Costs of Snapshot Isolation

The costs of snapshot isolation are significant and require some planning. Because snapshot isolation must store copies of all versioned data in the tempdb database, you can expect some processing overhead due to copying and maintaining versions and some I/O overhead due to storing and retrieving versions in tempdb.

Even more important is the amount of space that tempdb could use. If you enable snapshot isolation on a database that has a high volume of transactions, you can expect that tempdb will require considerable storage to keep up with the required versions of the data in addition to its usual tasks. That means that your operations personnel will need to closely monitor tempdb for snapshot activity.

Measuring Cost versus Benefit

When should you use snapshot isolation? Because its purpose is to eliminate blocking reads, the most natural use of snapshot isolation is in contexts where it is important that your transactions not read uncommitted data, but where reads of one transaction often tend to block or deadlock with other transactions. For this context, snapshot isolation is a real winner.

However, if your transactions hardly ever roll back, and/or reading uncommitted data does not cause problems in the application, the overhead of snapshot isolation may outweigh the benefit.
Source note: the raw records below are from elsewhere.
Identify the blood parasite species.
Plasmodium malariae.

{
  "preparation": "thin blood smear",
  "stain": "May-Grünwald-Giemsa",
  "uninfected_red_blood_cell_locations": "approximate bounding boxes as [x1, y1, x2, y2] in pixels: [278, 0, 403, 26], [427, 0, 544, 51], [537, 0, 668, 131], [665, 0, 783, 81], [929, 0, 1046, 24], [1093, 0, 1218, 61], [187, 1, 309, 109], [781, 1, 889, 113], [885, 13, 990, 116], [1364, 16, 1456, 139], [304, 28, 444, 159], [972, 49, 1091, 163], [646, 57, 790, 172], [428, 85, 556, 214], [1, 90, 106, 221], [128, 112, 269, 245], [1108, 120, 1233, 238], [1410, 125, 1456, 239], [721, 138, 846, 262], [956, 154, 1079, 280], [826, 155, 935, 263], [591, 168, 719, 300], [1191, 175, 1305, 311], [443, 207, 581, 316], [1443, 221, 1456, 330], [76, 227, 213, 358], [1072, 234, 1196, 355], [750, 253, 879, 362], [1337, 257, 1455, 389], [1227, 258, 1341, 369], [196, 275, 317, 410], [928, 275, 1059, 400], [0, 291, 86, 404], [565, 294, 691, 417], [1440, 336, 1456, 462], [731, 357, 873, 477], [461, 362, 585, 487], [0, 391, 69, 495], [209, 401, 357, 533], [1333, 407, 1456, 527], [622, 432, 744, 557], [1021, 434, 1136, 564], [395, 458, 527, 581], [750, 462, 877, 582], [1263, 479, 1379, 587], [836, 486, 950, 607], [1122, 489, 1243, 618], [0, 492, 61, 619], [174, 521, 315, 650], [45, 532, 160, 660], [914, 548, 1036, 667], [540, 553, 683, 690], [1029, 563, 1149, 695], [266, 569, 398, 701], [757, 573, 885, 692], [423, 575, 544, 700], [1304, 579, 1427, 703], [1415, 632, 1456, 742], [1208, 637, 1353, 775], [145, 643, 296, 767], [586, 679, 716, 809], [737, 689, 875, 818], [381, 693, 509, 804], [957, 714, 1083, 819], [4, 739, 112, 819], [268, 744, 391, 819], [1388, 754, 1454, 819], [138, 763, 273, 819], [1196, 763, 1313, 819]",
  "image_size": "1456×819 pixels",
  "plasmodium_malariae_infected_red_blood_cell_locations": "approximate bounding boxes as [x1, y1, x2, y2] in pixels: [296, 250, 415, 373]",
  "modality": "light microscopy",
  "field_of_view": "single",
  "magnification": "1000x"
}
In this type of context, you may find it better to just add NOLOCK or READPAST hints to sensitive queries to stop them from blocking.

In addition, there may be contexts where your transactions must be assured complete serializability, and in that context, snapshot isolation cannot replace the stronger REPEATABLE READ and SERIALIZABLE isolation levels.

Conclusion

Snapshot isolation is a new isolation level provided by SQL Server 2005. The snapshot isolation level is designed to help read operations no longer block, or be blocked by, write operations. Snapshot isolation fits in between the READ UNCOMMITTED and READ COMMITTED isolation levels. Like the READ UNCOMMITTED isolation level, SNAPSHOT does not take shared locks on data, and like READ COMMITTED, SNAPSHOT does not read uncommitted data.

Snapshot isolation can help reduce blocking and deadlocking due to blocking reads. If you have transactions that must read data that other transactions might be changing, and you do not want the transactions to read uncommitted data, then the new snapshot isolation level can fill that need. Because snapshot isolation stores versions of data in tempdb, however, it is important that you plan for increased temdb activity and increased space requirements if you want to use snapshot isolation.